The purpose of the bank-style sign, Hudson High School Vice Principal Scott Huffman told commissioners, would be to inform the public of the district's many activities.
In a Sept. 20 letter to Community Development Director Dennis Darnold requesting permission to erect the sign, Huffman said, "We think this would be a great service to the community without causing any disruptions to the surrounding area."
At the Dec. 9 meeting, Huffman noted that 2,000 to 3,000 people visit the high school each day, including students, teachers, guests and people attending after-school activities. Also, many motorists and pedestrians pass by the school, he said.

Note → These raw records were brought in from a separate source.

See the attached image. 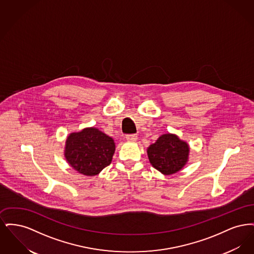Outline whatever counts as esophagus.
Returning a JSON list of instances; mask_svg holds the SVG:
<instances>
[{
  "mask_svg": "<svg viewBox=\"0 0 254 254\" xmlns=\"http://www.w3.org/2000/svg\"><path fill=\"white\" fill-rule=\"evenodd\" d=\"M126 139L129 142H135L137 140V135L136 134H128L126 136Z\"/></svg>",
  "mask_w": 254,
  "mask_h": 254,
  "instance_id": "34e87169",
  "label": "esophagus"
}]
</instances>
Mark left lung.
Returning a JSON list of instances; mask_svg holds the SVG:
<instances>
[{
    "mask_svg": "<svg viewBox=\"0 0 254 254\" xmlns=\"http://www.w3.org/2000/svg\"><path fill=\"white\" fill-rule=\"evenodd\" d=\"M190 146L175 134H163L147 147V156L154 169L164 175L180 171L189 160Z\"/></svg>",
    "mask_w": 254,
    "mask_h": 254,
    "instance_id": "8db88e82",
    "label": "left lung"
}]
</instances>
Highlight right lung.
<instances>
[{
	"label": "right lung",
	"instance_id": "obj_1",
	"mask_svg": "<svg viewBox=\"0 0 254 254\" xmlns=\"http://www.w3.org/2000/svg\"><path fill=\"white\" fill-rule=\"evenodd\" d=\"M114 151L115 143L111 137L96 127H86L67 136L64 157L79 173L94 176L111 163Z\"/></svg>",
	"mask_w": 254,
	"mask_h": 254
}]
</instances>
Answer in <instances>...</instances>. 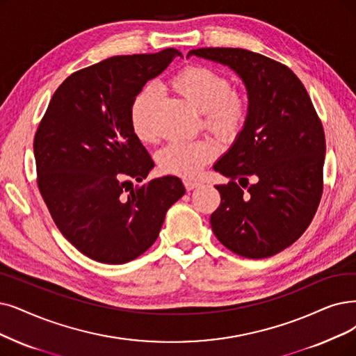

Huffman presented an illustration of the proposed 14-foot tall sign at the Dec. 9 meeting. He said the electronic message board area would be 26 inches high by eight or 10 feet wide, with space for the school's name and logo above it.
The current city ordinance permits electronic message signs only in central business and general business districts. Hudson High School is located in a residential district.
Breault said churches and other schools might request message signs, too, if the high school was granted one. He also said he had received calls from residents opposed to having a lighted sign nearby.
District 4 Alderman Roger Riedel questioned the need for the sign and said it would be a distraction at the heavily traveled intersection of Vine and Wisconsin streets.
Commissioner Mailloux also questioned the need for the sign and expressed concern that it would generate requests for more electronic signs.
Commissioner Gilbert said he wasn't opposed to the sign even though it might be visible from his residence. It would be a good vehicle for keeping the general public informed of school activities, he said.
The City Council has the ultimate authority to amend ordinances. It is rare for the council to go against a recommendation of the Plan Commission, however.